Compiti da svolgere —
A - Secondo l'estratto sul Rcep, in quale città è stato siglato l'accordo?
B - Riassumi in forma più breve il paragrafo dell'estratto sul Rcep che comincia con "Quindici paesi dell'Asia-Pacifico hanno firmato", mantenendone i fatti principali.

Estratto da leggere —
|---|
Commercio in Asia, un patto storico

16 novembre 2020

Firmato in Vietnam il più grande accordo commerciale di libero scambio  al mondo: il Rcep riunisce 15 paesi asiatici e, per la prima volta, mette insieme Cina, Giappone e Corea del Sud.

 

Quindici paesi dell'Asia-Pacifico hanno firmato il più grande accordo di libero scambio al mondo, finalizzato a superare le barriere commerciali in un’area in cui vive un terzo della popolazione mondiale e che rappresenta, da sola, il 30% del Pil globale. Dopo otto anni di negoziati, il Regional Comprehensive Economic Partnership (Rcep) è stato siglato ieri ad Hanoi e include le 10 economie dell'Asean oltre a Cina, Giappone, Corea del Sud, Nuova Zelanda e Australia. Nel mezzo di una crescente tendenza globale al protezionismo, alimentata dall’America First dell’amministrazione Trump, i paesi partecipanti si sono trovati più motivati a promuovere un’area di libero scambio. “Oltre agli USA, l’assenza più vistosa – fa notare Giulia Sciorati di ISPI – è quella dell’India, che si è ritirata lo scorso anno, e la cui presenza avrebbe reso ancora più esteso l’accordo ma soprattutto avrebbe potuto bilanciare lo strapotere cinese, in assoluto l’economia più forte tra tutte quelle dei paesi aderenti”.

 

 

Cosa prevede l’intesa?
|---|
Elenco del materiale —
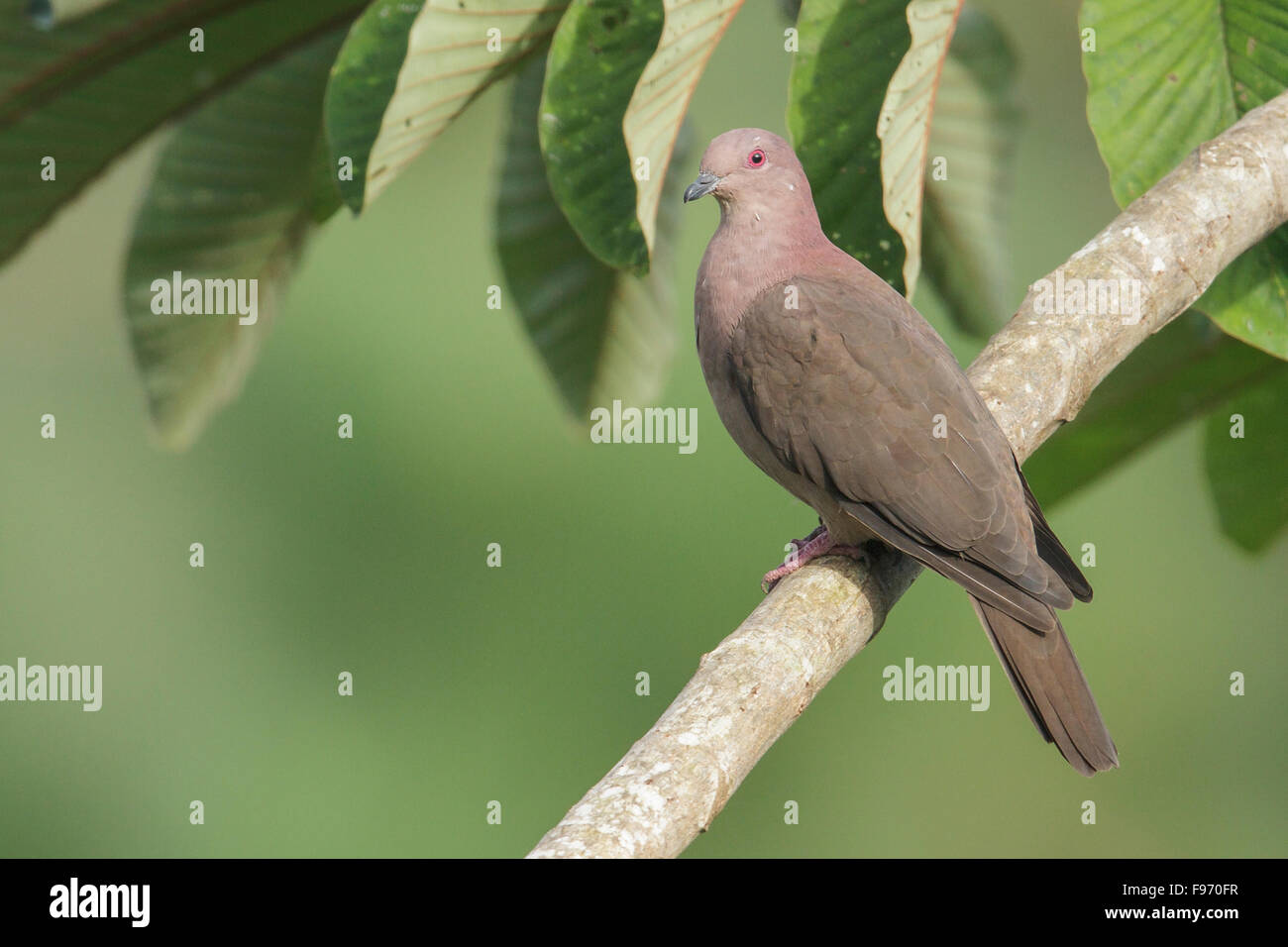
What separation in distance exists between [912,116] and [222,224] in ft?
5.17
|---|
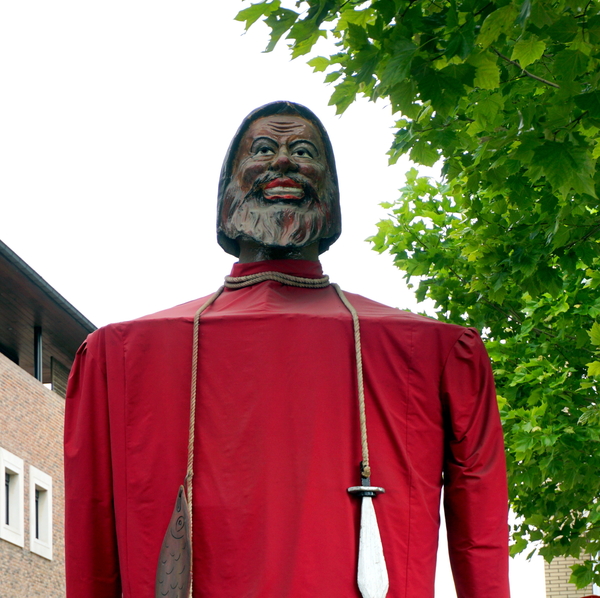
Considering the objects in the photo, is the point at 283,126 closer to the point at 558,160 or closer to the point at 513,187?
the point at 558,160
|---|
Risposte ai compiti —
A - Ad Hanoi.

B - Dopo otto anni di negoziati, quindici paesi dell'Asia-Pacifico hanno siglato ad Hanoi il Regional Comprehensive Economic Partnership (Rcep), il più grande accordo di libero scambio al mondo. Ne fanno parte le 10 economie dell'Asean, Cina, Giappone, Corea del Sud, Nuova Zelanda e Australia. L'area ospita un terzo della popolazione mondiale e vale il 30% del Pil globale. I paesi aderenti sono stati spinti anche dalla crescente tendenza al protezionismo, alimentata dall'America First dell'amministrazione Trump. Secondo Giulia Sciorati di ISPI, oltre agli USA l'assenza più vistosa è quella dell'India, ritiratasi l'anno precedente. La sua presenza avrebbe ampliato l'accordo e avrebbe potuto bilanciare lo strapotere della Cina, l'economia più forte tra i paesi aderenti.